Recently I reconnected with my best friend from high school. Our friendship took up right where we left off over 17 years ago! Knowing my connection with catechetical ministry, my friend immediately shared a horror story of her son's preparation for Eucharist. The program leader mandated all parents attend two meetings. In a very frustrated tone, my friend explained how she sat through each meeting feeling demeaned and patronized. She said, "It was horrible and put a black cloud over the whole celebration of the sacrament!"

Knowing full well there are two sides to this story--I hear DREs, principals, faith formation coordinators, and teachers complain about parents and their lack of interest, involvement, and participation--I would like to suggest six steps of a pastoral approach to engage and partner with parents during the time of immediate preparation for sacraments.

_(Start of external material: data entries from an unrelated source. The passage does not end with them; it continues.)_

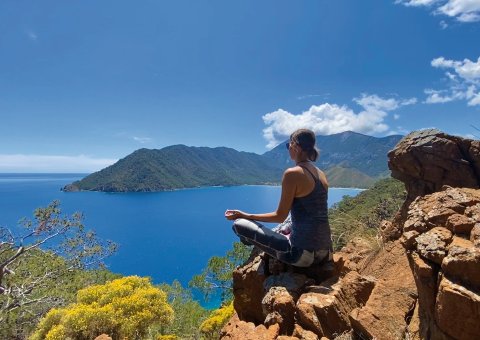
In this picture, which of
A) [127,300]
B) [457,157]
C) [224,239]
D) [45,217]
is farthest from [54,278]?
[224,239]

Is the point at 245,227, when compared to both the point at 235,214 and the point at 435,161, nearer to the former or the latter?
the point at 235,214

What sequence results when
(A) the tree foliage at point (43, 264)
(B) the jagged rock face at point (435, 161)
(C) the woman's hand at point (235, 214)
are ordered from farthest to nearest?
(A) the tree foliage at point (43, 264), (B) the jagged rock face at point (435, 161), (C) the woman's hand at point (235, 214)

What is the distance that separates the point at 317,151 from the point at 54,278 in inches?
816

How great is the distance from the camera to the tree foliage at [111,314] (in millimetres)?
6980

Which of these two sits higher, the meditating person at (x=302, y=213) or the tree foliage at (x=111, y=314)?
the meditating person at (x=302, y=213)

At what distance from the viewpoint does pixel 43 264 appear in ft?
67.5

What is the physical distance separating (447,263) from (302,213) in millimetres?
1781

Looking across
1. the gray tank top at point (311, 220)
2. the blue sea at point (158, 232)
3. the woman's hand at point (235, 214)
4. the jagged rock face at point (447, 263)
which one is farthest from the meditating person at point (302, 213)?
the blue sea at point (158, 232)

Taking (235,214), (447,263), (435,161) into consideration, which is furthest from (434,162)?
(447,263)

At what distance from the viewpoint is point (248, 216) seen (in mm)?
4531

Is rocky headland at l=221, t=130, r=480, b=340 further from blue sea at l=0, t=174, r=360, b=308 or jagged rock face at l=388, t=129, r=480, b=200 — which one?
blue sea at l=0, t=174, r=360, b=308

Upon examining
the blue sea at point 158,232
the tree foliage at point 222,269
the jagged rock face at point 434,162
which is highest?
the jagged rock face at point 434,162

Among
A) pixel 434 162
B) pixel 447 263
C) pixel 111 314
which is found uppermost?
pixel 434 162

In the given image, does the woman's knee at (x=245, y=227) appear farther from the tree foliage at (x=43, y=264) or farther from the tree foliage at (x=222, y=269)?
the tree foliage at (x=222, y=269)
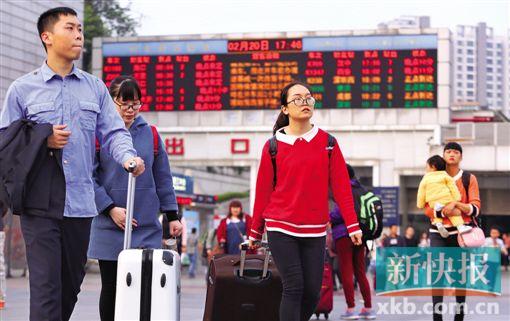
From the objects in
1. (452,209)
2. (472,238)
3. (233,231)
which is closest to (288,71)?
(233,231)

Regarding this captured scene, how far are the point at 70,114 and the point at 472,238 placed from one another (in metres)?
5.04

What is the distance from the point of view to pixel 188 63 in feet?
106

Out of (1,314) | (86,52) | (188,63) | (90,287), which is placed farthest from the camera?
(86,52)

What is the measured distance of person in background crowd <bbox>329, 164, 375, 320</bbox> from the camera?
12188 millimetres

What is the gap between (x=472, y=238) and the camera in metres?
9.87

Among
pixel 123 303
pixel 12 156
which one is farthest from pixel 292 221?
pixel 12 156

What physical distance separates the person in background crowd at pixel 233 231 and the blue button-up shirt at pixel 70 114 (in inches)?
384

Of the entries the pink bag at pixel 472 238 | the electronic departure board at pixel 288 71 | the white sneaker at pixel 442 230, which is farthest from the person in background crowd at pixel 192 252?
the pink bag at pixel 472 238

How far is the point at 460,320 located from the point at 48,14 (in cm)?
553

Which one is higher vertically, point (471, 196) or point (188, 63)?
point (188, 63)

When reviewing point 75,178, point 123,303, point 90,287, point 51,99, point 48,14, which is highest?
point 48,14

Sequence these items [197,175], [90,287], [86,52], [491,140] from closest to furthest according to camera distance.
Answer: [90,287], [491,140], [86,52], [197,175]

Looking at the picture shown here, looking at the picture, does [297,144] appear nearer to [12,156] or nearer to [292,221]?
[292,221]

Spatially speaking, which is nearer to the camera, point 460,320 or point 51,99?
point 51,99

  1. Remember Pastoral Care
    I'll never forget putting together a wonderful sacrament preparation program in a parish where families gathered once a month for catechesis and ritual celebration. It was only after the celebration of the sacrament that I heard from a parent how painful the process had been! When I asked why, she told me that she and her husband were in the midst of a divorce and attending the preparation sessions only seemed to make matters worse. I had put together a program without ever knowing the people involved. It was a painful lesson to learn, but I realized that I had been focused on program implementation instead of pastoral care.

  2. Put Judgment Aside
    A good pastoral approach begins with a non-judgmental attitude. Accept people where they are and invite them into a process of deeper reflection on their faith. Provide opportunities for personal conversation and conversion. Schedule an initial interview--10 to 15 minutes--with each family as a part of the sacrament preparation process. Try to spend more time listening.

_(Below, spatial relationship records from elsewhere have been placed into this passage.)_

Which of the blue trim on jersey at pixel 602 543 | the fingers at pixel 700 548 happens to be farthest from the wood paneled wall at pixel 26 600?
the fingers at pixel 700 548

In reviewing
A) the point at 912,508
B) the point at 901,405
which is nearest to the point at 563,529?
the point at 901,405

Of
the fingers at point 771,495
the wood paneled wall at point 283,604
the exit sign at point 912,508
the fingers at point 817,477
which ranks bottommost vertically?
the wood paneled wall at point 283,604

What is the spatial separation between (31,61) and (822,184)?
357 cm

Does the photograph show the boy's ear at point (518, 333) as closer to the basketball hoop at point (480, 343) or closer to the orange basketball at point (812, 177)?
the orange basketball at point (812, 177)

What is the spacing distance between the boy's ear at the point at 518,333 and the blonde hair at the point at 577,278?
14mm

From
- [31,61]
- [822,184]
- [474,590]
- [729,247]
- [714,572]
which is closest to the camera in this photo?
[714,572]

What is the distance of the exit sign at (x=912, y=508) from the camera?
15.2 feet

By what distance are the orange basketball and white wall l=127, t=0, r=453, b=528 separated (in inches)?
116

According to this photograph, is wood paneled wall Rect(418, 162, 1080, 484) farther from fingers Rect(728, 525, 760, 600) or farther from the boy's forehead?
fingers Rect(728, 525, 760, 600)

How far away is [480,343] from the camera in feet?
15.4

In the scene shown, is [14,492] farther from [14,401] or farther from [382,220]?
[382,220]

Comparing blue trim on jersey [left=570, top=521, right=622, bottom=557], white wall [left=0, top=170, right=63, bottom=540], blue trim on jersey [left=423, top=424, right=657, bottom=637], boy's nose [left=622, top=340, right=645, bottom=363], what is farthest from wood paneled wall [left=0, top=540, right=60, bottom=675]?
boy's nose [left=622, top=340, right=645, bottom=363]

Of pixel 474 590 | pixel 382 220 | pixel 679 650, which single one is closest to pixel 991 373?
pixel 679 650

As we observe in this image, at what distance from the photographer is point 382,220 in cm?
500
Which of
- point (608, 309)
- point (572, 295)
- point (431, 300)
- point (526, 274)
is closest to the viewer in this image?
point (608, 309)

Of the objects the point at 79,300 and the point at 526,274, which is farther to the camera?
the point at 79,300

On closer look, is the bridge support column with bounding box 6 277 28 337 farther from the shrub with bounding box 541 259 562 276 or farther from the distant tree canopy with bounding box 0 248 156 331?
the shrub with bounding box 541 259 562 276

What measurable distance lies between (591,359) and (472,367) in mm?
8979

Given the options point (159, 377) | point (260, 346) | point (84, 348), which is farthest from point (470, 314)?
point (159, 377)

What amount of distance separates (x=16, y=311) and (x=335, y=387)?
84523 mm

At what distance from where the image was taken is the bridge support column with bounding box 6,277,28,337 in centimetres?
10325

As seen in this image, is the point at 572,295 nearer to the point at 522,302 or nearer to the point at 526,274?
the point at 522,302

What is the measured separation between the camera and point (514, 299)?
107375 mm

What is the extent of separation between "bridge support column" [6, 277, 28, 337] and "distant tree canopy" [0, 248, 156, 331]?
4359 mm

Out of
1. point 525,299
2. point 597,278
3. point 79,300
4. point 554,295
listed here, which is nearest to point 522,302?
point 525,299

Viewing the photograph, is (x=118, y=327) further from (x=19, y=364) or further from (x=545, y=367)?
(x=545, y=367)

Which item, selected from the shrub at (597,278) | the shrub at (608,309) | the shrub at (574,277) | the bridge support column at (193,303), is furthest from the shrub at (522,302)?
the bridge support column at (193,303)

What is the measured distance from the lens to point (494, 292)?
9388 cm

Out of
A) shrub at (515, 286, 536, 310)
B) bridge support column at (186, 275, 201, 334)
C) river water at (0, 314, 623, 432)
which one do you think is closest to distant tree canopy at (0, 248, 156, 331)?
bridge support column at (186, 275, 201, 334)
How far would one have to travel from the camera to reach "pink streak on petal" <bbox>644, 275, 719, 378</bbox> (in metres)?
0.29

  3. See Parent and Family Involvement as Integral
    Parent involvement is integral to the whole process of catechesis. When a child enters a catechetical program, it is the whole family/household that we catechize. What are the family's hopes, dreams, challenges, questions, concerns, joys? Invite families to reflect on their life issues so they can clearly make a connection between life and faith.

  4. Be a Resource
    Depending upon their needs, help network households with resource professionals. For many parents, lack of participation in the life of the church is caused by varying degrees of anger, separation, or guilt. Good pastoral networking will help guide people to the support, healing, or reconciliation they seek. Issues like unemployment, addiction, divorce, financial stresses, etc. can be draining to a family. Have a list of parish, school, and community resources for recommendation and referral. Print and media resources distributed and used with families should reflect family life, not a school classroom setting. Help affirm and build parents' confidence.

  5. Develop a Strong Partnership
    Communicate regularly with families in sacrament preparation. Provide options for orientation sessions, family gatherings, and catechesis. Affirm the role of parents as primary religious educators and also clarify the commitment of the parish and school communities. Make a conscious and intentional effort to communicate the goal of sacrament preparation as preparation for a lifetime of celebrating and living out the mission of Christ in the world.

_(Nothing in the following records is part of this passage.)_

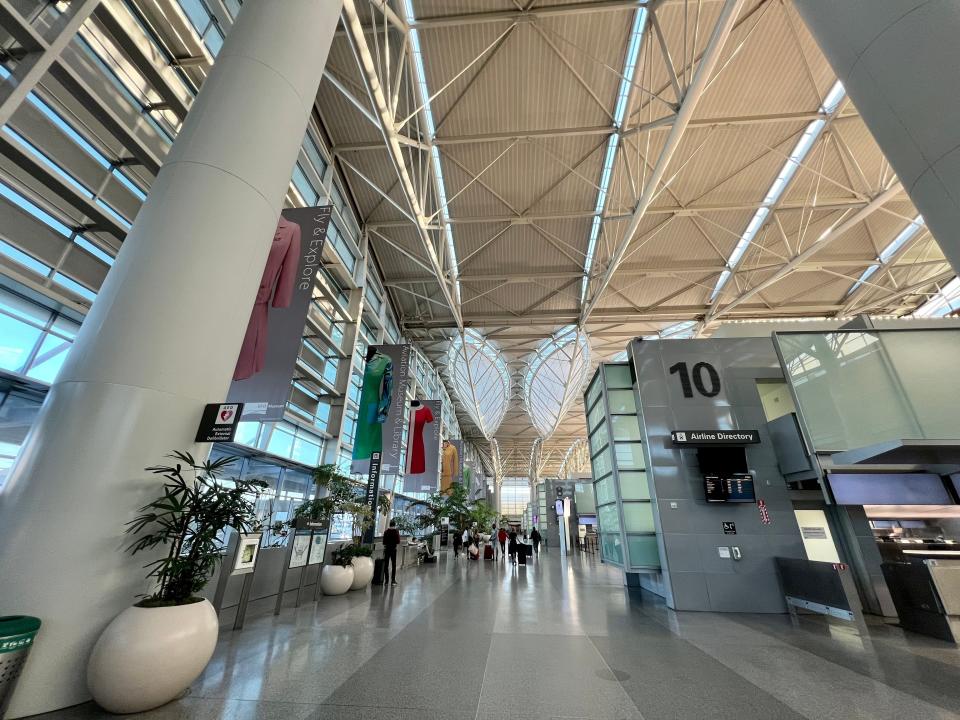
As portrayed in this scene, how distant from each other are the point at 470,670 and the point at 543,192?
1700cm

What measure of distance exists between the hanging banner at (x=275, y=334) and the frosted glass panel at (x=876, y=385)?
10.7 m

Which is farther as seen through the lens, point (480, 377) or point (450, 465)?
point (480, 377)

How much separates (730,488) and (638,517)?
7.35ft

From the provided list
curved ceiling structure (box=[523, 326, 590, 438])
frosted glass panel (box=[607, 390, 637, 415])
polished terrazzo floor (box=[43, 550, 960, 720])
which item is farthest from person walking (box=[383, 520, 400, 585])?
curved ceiling structure (box=[523, 326, 590, 438])

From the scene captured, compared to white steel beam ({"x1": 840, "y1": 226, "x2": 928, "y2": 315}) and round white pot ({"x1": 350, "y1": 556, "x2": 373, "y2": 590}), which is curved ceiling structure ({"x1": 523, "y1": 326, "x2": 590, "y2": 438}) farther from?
round white pot ({"x1": 350, "y1": 556, "x2": 373, "y2": 590})

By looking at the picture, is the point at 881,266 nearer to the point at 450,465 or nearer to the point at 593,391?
the point at 593,391

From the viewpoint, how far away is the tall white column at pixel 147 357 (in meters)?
3.06

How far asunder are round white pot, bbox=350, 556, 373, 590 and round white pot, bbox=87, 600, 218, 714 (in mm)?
7306

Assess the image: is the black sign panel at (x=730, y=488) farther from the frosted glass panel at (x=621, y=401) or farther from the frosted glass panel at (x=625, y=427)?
the frosted glass panel at (x=621, y=401)

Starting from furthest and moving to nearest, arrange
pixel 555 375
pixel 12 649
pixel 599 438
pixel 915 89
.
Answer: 1. pixel 555 375
2. pixel 599 438
3. pixel 12 649
4. pixel 915 89

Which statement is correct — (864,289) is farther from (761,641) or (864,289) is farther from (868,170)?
(761,641)

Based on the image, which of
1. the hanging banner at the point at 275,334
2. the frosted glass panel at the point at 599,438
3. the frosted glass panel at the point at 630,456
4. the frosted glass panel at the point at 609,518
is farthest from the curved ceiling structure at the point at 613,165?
the frosted glass panel at the point at 609,518

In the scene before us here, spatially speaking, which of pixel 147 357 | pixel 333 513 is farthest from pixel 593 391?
pixel 147 357

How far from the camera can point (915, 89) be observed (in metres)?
2.36
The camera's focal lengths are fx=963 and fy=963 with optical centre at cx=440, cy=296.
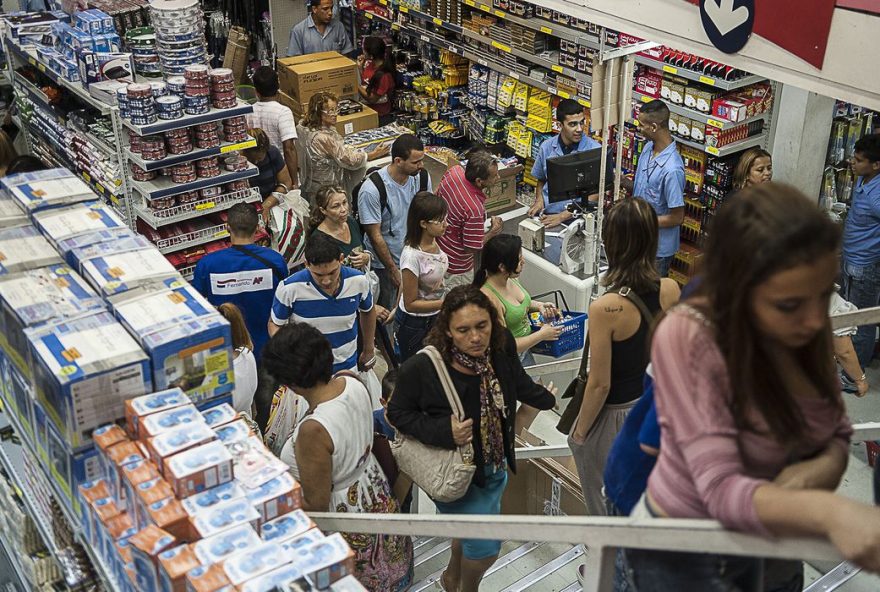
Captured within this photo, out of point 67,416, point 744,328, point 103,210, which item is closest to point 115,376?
point 67,416

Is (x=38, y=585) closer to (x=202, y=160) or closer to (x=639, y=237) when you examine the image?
(x=639, y=237)

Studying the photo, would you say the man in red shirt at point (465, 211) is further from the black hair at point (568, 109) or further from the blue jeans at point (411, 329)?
A: the black hair at point (568, 109)

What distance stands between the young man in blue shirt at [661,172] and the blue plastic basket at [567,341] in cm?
115

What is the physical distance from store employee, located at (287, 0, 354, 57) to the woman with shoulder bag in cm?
731

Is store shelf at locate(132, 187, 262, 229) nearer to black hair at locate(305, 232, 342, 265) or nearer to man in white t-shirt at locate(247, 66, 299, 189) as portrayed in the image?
man in white t-shirt at locate(247, 66, 299, 189)

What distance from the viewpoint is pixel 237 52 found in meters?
11.2

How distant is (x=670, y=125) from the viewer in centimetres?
741

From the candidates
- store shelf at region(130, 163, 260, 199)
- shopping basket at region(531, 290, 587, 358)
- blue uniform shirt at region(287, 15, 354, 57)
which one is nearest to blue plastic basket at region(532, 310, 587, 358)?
shopping basket at region(531, 290, 587, 358)

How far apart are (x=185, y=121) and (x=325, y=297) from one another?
74.5 inches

  6. Connect with the Whole Community
    "It takes a village to raise a child," and it takes the whole community to initiate members into the fullness of the Catholic tradition. Preparation for sacraments should be a parish affair.

As you evaluate your sacrament preparation for next year, consider the following:

  • What kind of pastoral care have we been able to provide for families in our sacrament preparation program?
  • How can we improve?
*Parents, guardians, primary care giver, family, households…
these words are used interchangeably to reflect the diversity of family life.